DATA SECTION: Begin

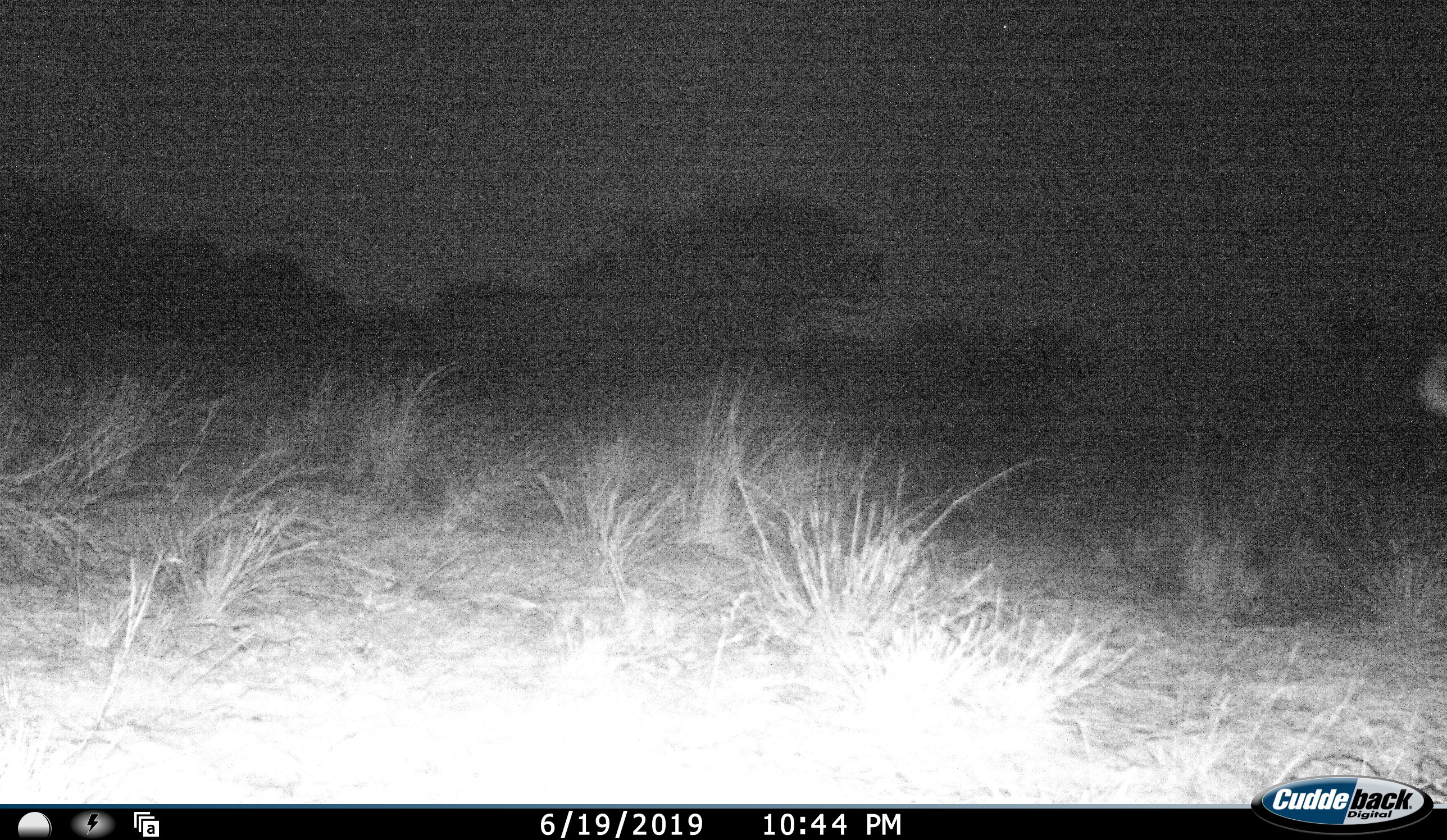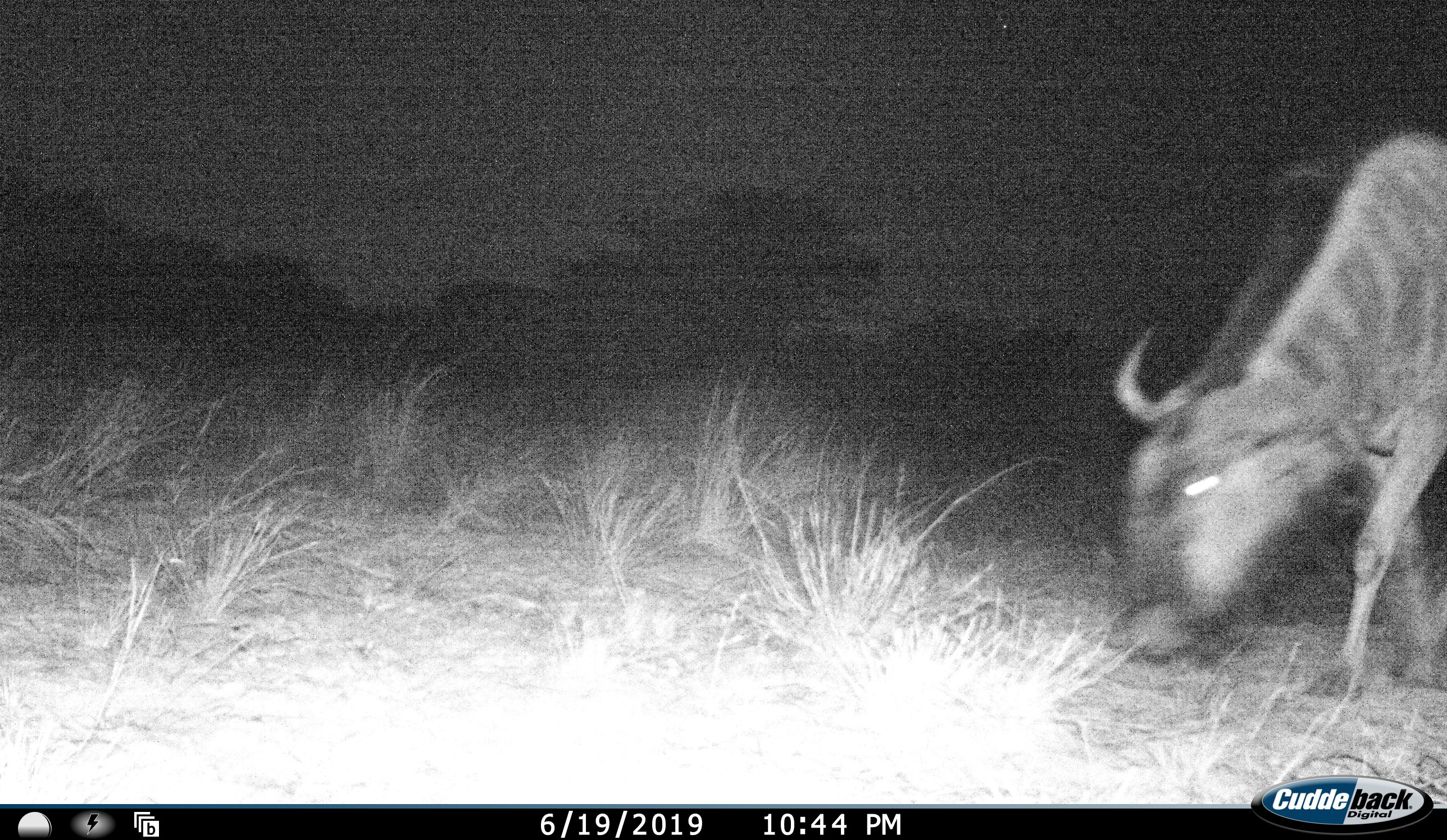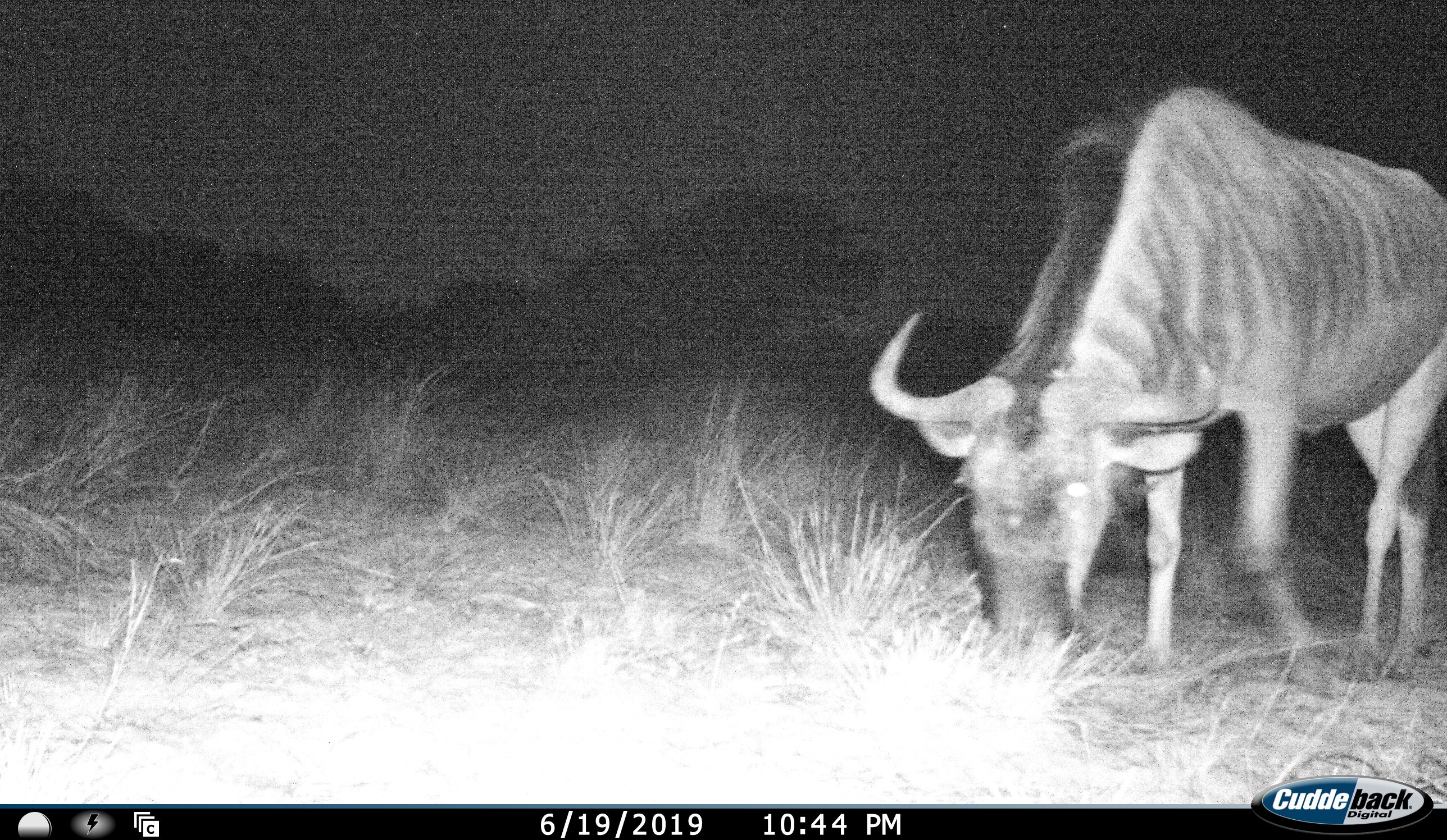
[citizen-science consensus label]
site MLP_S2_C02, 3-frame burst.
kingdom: Animalia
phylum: Chordata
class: Mammalia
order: Artiodactyla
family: Bovidae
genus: Connochaetes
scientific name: Connochaetes taurinus taurinus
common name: blue wildebeest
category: wildebeestblue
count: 1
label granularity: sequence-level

DATA SECTION: End

§ INSTRUCTIONS FOR THE TASK: Write out the lines above from the one containing "kingdom: Animalia" through the last, exactly as they are.

§ WRITTEN REPLY:
kingdom: Animalia
phylum: Chordata
class: Mammalia
order: Artiodactyla
family: Bovidae
genus: Connochaetes
scientific name: Connochaetes taurinus taurinus
common name: blue wildebeest
category: wildebeestblue
count: 1
label granularity: sequence-level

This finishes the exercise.